Subprime parce qu’il est accordé à un emprunteur qui n’offre pas les garanties nécessaires, vu leurs faibles revenus, avec des taux variables (c’est important) peu élevés les deux premières années et ensuite très élevés ce qui apporte de gros bénéfices au prêteur. Ces prêts sont accordés pour de longues périodes : 40 ou 50 ans. Le profit important sur de longues périodes explique l’empressement des banques US à les généraliser. Celles-ci notent leurs clients en subprime, prime et non-prime. Le risque de non remboursement du candidat emprunteur est coté suivant le système du « credit scoring », une cotation en point qui évalue l’âge, la profession, l’adresse, le revenu, la situation familiale, la totalité des crédits en cours, l’historique de défaut de remboursement, parfois même l’extrait de casier judiciaire.
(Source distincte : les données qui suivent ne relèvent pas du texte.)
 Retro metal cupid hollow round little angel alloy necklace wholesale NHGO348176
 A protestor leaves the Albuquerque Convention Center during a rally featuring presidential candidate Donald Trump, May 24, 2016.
Ce « credit scoring » est élaboré par des bureaux privés dont le plus célèbre est Fico. Si le client se révèle être défaillant, c’est-à-dire lorsque son score est inférieur à 620, il est placé dans la catégorie subprime. La catégorie prime concerne les clients avec peu de risques cotés à 650, et les non-primes sont les candidats présentant une solvabilité absolue, autrement dit, les riches. Donc, le « subprime » s’adresse en premier lieu à des pauvres ou des travailleurs pauvres. On estime à 25%, le nombre d’Américains ayant contracté un « subprime ».
Mortgage car ce mot découle du vieux français. C’était une servitude féodale qui contraignait le paysan à un endettement à vie. D’où « Mort Gage ».
Les banques spécialisées dans ces crédits hypothécaires incorporent d’ailleurs le terme dans son nom. Par ex : American home mortgage.